• Exercise set:
[1] Decide whether each statement agrees with the IRA rollover discussion, and answer yes or no with the words of the discussion that settle it: (a) The 1099-R from Morgan Stanley for the direct rollover to the solo 401k carries code G. (b) The poster with the self-directed solo 401k completed that rollover within 60 days. (c) Vanguard advised making a conversion contribution from the tIRA to the Roth IRA.
[2] Carry the IRA rollover discussion forward from its last sentence.

You are correct, my 1099 R from Morgan Stanley for the direct rollover from the trad IRA to the solo 401k is for the $73,000 and is coded as a G. 

  • The custodian of my original traditional IRA was Morgan Stanley and was rolled over to the Vanguard solo 401k. I now have a new Vanguard traditional IRA and Vanguard  roth IRA that I opened late 2022  in order to do a backdoor roth.  If I pursued using the RP 2020-46 that you mention above would that have to be restored to the original Morgan Stanley IRA?


I did something similar last year… In my case, I did a disallowed Roth 401k rollover into a tIRA, and then I rolled over that entire tIRA balance, including both the disallowed Roth 401k to tIRA rollover AND tIRA basis (created from a Roth conversion w/ an existing tIRA balance that same year).   After getting some advice on Bogleheads, I was advised to:

  1. Remove the disallowed tIRA rollover amount that originated from the roth 401k AND the tIRA basis from the solo 401k as excess contributions, and issue a 1099-R code E.  
  2. Do a late rollover, using rev proc. 2020-16 of the original Roth 401k to the proper place, my Roth IRA.
  3. This is where I run into the same issue… getting IRA basis back into my IRA.  However, I have one big advantage, which is that I have a self-directed solo 401k meaning I create my own 1099-Rs and it pretty much allows every kind of transation legally allowed within 401ks (in-service withdrawals, after-tax contributions, in-plan conversions, etc).   

But does any of that help me get the basis back into my tIRA so I can convert it to Roth?   



It would seem that getting the tIRA basis back into the tIRA would involve the same sort of late rollover using Rev. Proc. 2020-46 that was used to get the Roth funds into a Roth IRA.



My rollover wouldnt be late, as I did it within 60 days.  But the fact still remains that it is an excess contribution, and excess contributions arent eligible to be rolled over…. 



My reasoning is that the disallowed rollover of tIRA basis to the 401(k) and the subsequent removal with code E would mean that there was only a partial rollover of the original distribution from the tIRA and that depositing the basis back into the tIRA would constitute a completion of the rollover of the remainder of original distribution from the tIRA, a late rollover.  The completion of the tIRA-to-tIRA rollover of the basis would be subject to the one-rollover-per-12-months limitation, so you would have to have not done another tIRA-to-tIRA or Roth IRA-to-Roth IRA rollover within the one year period ending on the date of the original distribution from the tIRA.



But why would it be late if the original disallowed rollover was within 60 days?  Im sure I have not had another like kind rollover within 12 months, I cannot think of why I would even do one, besides this example.  I’ve transfered IRAs from other custodians, but that’s not a rollover, right? Called Vanguard today, they sent me the paper form that they use for VRIP (a self-administered brokerage account they allow you to host with them for self-directed solo 401ks and similar retirement plans).  They advised me to indicate a rollover from that account to my Roth.  But, I didnt think that was allowed.  The CPA who has been helping me to says I need to make a “conversion contribution”.   Meaning tIRA to Roth IRA.

• Supplied data:
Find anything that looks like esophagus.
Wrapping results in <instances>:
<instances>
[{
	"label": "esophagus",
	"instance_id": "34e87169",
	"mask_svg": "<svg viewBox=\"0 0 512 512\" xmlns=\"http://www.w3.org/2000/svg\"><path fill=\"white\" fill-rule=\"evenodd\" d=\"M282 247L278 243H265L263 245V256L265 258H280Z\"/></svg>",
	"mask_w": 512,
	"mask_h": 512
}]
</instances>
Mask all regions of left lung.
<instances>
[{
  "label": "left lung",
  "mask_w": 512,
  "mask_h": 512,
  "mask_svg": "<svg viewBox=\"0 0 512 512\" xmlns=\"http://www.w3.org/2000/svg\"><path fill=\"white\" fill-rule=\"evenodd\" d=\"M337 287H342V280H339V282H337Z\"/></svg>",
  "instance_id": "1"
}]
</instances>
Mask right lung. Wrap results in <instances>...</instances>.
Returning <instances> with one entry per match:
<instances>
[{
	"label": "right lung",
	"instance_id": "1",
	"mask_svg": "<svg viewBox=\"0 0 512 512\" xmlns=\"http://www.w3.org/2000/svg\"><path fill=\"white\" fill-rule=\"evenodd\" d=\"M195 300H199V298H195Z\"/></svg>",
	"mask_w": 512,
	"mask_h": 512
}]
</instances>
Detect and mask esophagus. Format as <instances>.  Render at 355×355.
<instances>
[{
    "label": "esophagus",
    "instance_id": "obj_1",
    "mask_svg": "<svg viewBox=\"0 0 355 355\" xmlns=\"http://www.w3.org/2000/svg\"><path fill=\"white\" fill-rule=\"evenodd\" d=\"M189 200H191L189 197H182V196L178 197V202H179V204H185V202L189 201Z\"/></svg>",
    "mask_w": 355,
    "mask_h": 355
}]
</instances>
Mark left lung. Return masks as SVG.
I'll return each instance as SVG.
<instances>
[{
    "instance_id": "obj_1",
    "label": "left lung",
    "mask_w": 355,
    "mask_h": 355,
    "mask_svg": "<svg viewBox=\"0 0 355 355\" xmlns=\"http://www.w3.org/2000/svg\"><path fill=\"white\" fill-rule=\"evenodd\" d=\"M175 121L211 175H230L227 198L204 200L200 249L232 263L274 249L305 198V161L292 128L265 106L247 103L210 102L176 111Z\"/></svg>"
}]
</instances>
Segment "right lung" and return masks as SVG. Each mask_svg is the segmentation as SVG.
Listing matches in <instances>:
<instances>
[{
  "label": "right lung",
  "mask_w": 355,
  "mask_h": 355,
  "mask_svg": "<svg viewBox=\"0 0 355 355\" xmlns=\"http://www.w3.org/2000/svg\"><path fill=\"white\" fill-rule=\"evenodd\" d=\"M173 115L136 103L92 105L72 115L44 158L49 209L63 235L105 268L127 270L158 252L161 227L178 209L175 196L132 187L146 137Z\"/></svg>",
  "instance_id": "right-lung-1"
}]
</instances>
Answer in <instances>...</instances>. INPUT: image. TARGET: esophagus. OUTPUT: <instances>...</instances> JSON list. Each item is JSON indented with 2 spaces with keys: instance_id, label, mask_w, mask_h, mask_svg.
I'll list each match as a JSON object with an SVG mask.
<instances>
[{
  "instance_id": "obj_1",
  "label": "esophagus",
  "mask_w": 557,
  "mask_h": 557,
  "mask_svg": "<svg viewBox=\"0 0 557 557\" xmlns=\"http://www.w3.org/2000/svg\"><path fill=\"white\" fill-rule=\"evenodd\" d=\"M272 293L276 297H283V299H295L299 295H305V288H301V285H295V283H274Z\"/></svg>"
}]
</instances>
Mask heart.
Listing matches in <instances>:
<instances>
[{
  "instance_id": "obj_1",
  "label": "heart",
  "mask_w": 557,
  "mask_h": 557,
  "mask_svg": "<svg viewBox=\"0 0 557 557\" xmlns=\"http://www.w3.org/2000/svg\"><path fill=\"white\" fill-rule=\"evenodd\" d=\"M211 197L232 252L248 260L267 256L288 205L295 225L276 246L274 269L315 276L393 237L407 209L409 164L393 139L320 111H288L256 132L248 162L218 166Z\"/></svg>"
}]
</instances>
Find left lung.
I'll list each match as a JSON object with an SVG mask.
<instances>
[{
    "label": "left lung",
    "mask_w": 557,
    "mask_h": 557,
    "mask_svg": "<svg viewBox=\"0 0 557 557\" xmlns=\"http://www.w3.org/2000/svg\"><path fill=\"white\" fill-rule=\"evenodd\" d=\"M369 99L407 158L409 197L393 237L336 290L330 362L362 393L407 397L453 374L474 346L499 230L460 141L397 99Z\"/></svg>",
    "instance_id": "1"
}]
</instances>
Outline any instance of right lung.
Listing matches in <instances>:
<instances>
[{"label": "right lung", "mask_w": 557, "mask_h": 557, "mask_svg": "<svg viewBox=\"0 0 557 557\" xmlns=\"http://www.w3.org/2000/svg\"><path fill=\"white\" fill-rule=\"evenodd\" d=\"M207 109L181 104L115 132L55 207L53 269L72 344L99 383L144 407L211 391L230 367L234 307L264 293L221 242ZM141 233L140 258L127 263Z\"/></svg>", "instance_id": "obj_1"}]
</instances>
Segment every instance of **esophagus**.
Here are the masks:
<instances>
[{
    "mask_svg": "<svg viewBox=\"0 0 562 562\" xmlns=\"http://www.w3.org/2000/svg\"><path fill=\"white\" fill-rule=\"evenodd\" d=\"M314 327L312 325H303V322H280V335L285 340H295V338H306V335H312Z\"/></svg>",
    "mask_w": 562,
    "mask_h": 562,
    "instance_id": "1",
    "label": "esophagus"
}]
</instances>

• Responses:
[1]
(a) Yes: "is coded as a G"
(b) Yes: "as I did it within 60 days"
(c) No: "They advised me to indicate a rollover from that account to my Roth."

[2]
I’m considering the rollover of the basis to the 401(k) and its distribution via EPCRS to be a failed rollover and therefore a portion of the original distribution from the tIRA that has not yet been successfully rolled over.



Yes, you are right, but it’s still within 60 days, so it is not late.  Interestingly, I think I can fix this right on Vanguard’s site.  I go to “contribute” and then there is a question “Is this a rollover from an employer-sponsored plan OR IRA?I click yes, and then there are 2 options. This rollover is:1. From another Roth IRA2. A conversion from a non-Roth IRA (e.g, traditional IRA) or a non-Roth account in an employer-sponsored plan.I choose #2 and select the remaining basis from my 2023 8606 calculations, $5,657.14.I select where the money is coming from – my linked bank account.I indicated it’s an IRA conversion and it’s not associated w/ my solo k at all. So the 5498 should be marked as a conversion, not a contribution or rollover… Good to go, right?



“This was completed in Nov of 2022.” That appears to be what you said about the timing of the rollover from the traditional IRA to the 401(k) and was much more than 60 days ago.



That was the OP, mine was done in Feb 2023.   I was able to correct this and it’s remarkably simple.  You do it right on the Vanguard website per the steps above.  The excess removal is also very simple for me, since my 401k is self-directed, but I imagine it wouldnt be much more difficult for a Vanguard one. 



I failed to notice that the OP was different.  Since your original distribution was less than 60 days ago, you are correct, no self-certification needed.